- New Columbus Location within Indiana New Columbus Location within the United States
- Coordinates: 40°01′08″N 85°39′21″W﻿ / ﻿40.01889°N 85.65583°W
- Country: United States
- State: Indiana
- County: Madison
- Township: Adams
- Settled: 1823
- Platted: 1834
- Founded by: Abraham Adams
- Elevation: 906 ft (276 m)
- Time zone: Eastern
- ZIP code: 46013
- Area codes: 317, 463, 765
- FIPS code: 18-52794
- GNIS feature ID: 440036

= New Columbus, Indiana =

New Columbus is an unincorporated community in Adams Township, Madison County, Indiana, United States. It is also known as Ovid, and is marked by both names on highway signs at the town's borders.

==History==
Abraham Adams arrived in the nascent Madison County the same year that it was being organized. He built his log cabin on the south side of Fall Creek, and in 1834 he platted a town on the site, calling it New Columbus. This name was used until 1837, when a US Post Office was brought to the community. Post Office officials feared the town's name would be confused with Columbus, the seat of Bartholomew County. They arbitrarily chose to name the Post Office Ovid. Local residents resisted, and in 1840 launched legal action to change the PO name, but were unsuccessful.

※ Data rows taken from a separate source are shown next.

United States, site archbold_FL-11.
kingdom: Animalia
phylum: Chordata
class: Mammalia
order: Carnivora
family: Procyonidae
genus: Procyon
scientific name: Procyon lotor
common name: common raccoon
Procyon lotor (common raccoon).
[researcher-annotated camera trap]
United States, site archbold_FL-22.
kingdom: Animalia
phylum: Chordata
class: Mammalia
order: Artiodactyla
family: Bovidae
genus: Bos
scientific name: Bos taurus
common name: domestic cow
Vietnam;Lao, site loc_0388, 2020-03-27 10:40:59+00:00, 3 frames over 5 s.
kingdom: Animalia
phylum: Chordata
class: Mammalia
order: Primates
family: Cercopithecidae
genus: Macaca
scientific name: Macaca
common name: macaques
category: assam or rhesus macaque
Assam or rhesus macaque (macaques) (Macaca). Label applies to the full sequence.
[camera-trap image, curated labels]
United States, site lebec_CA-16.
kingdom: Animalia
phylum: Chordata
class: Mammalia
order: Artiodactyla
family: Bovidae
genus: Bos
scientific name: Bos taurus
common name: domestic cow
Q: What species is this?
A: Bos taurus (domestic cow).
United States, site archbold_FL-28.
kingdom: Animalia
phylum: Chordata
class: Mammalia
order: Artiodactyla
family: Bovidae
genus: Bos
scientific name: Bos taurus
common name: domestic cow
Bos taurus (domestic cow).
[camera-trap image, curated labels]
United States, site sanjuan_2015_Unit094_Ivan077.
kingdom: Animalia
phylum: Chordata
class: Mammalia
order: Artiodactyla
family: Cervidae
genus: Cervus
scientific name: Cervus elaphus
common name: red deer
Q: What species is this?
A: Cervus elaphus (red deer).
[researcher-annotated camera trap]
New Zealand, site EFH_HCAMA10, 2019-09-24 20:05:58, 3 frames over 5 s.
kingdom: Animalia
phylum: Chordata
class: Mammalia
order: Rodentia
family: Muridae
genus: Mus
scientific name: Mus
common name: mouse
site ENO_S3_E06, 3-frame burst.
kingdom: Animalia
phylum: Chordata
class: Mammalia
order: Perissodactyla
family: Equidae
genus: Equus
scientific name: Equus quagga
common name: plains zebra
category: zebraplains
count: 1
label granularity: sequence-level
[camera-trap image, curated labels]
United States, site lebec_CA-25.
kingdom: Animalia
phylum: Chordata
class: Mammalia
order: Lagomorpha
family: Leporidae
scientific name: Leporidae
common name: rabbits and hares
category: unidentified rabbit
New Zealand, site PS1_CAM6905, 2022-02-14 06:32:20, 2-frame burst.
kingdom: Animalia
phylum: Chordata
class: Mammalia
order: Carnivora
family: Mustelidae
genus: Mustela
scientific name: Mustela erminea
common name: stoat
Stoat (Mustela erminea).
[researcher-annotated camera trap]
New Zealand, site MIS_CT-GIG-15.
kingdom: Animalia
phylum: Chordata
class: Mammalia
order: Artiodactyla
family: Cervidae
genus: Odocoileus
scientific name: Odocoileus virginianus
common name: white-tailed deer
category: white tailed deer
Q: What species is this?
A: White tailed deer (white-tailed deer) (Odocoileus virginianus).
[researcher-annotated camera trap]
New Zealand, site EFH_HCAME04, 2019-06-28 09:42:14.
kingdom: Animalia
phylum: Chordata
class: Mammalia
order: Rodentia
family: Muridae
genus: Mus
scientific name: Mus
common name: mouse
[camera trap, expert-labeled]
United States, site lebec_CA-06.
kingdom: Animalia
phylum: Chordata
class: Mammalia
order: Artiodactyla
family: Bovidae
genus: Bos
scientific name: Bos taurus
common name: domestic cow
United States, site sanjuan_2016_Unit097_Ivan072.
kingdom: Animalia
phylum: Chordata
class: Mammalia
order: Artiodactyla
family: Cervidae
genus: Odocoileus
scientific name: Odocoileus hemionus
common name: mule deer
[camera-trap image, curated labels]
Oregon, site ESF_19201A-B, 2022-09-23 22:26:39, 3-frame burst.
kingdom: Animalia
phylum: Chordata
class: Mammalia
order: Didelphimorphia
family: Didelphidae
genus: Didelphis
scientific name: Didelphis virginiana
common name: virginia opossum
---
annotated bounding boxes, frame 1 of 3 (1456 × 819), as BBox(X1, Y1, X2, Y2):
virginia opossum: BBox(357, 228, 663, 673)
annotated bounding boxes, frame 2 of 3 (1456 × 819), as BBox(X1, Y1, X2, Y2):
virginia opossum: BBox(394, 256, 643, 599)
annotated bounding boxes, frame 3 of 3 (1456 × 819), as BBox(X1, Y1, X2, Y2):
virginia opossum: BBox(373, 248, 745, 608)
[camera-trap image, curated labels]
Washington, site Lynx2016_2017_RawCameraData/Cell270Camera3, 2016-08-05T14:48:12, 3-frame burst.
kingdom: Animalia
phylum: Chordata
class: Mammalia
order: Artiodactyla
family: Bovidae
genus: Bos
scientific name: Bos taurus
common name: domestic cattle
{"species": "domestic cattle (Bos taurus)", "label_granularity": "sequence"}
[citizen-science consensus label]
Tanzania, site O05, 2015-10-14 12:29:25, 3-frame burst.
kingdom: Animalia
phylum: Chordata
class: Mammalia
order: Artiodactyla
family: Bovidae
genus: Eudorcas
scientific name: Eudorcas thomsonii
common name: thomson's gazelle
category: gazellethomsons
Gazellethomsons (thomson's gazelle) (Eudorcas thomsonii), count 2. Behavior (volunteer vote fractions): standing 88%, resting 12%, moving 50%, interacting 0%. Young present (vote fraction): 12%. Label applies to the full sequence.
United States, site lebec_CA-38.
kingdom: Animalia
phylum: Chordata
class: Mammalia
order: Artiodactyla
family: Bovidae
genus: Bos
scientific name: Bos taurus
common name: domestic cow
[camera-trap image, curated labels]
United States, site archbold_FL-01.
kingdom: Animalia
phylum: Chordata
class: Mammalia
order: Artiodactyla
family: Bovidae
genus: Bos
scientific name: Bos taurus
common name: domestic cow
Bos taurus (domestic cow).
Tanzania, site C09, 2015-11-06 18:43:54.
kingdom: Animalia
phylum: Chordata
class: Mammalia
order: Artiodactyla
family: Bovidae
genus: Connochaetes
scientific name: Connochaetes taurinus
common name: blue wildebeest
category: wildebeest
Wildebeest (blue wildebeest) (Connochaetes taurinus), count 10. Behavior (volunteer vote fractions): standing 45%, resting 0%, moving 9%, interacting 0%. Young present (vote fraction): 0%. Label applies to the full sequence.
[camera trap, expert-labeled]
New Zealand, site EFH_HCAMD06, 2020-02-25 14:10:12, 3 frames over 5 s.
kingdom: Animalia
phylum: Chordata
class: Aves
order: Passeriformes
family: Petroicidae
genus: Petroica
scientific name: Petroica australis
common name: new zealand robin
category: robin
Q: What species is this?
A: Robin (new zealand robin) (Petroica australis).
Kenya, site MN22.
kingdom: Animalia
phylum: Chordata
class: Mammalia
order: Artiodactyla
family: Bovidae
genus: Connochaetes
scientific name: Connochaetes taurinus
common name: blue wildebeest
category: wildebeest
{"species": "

The Ovid Post Office was discontinued after a century of operation, and at that time residents again petitioned various state agencies to have the original name restored to the community. However, by that time "Ovid" was in common use, so both names are still used: The state's official highway mad calls it Ovid; the official county map issued by Madison County calls it New Columbus. Road signs on New Columbus Road through the community read "New Columbus or Ovid".

===Water-powered mill===
Many Indiana settlements used water power to grind wheat and run sawmills. The first such installation in New Columbus was on Fall Creek, east of the settlement. Remnants of the several-hundred-foot mill race are still visible.

In the 1910s, Fall Creek was dredged and straightened, allowing the nearby flatland to be tilled and harvested.

Mt. Zion Lutheran Church was built at the west end of town in 1860–61. The building still stands but is no longer used as a church, but is being maintained as a historical site.

The Ovid School (Adams Township District #4 School) was placed in service in 1873.

North of the settlement, the German Baptist church building was erected in 1860.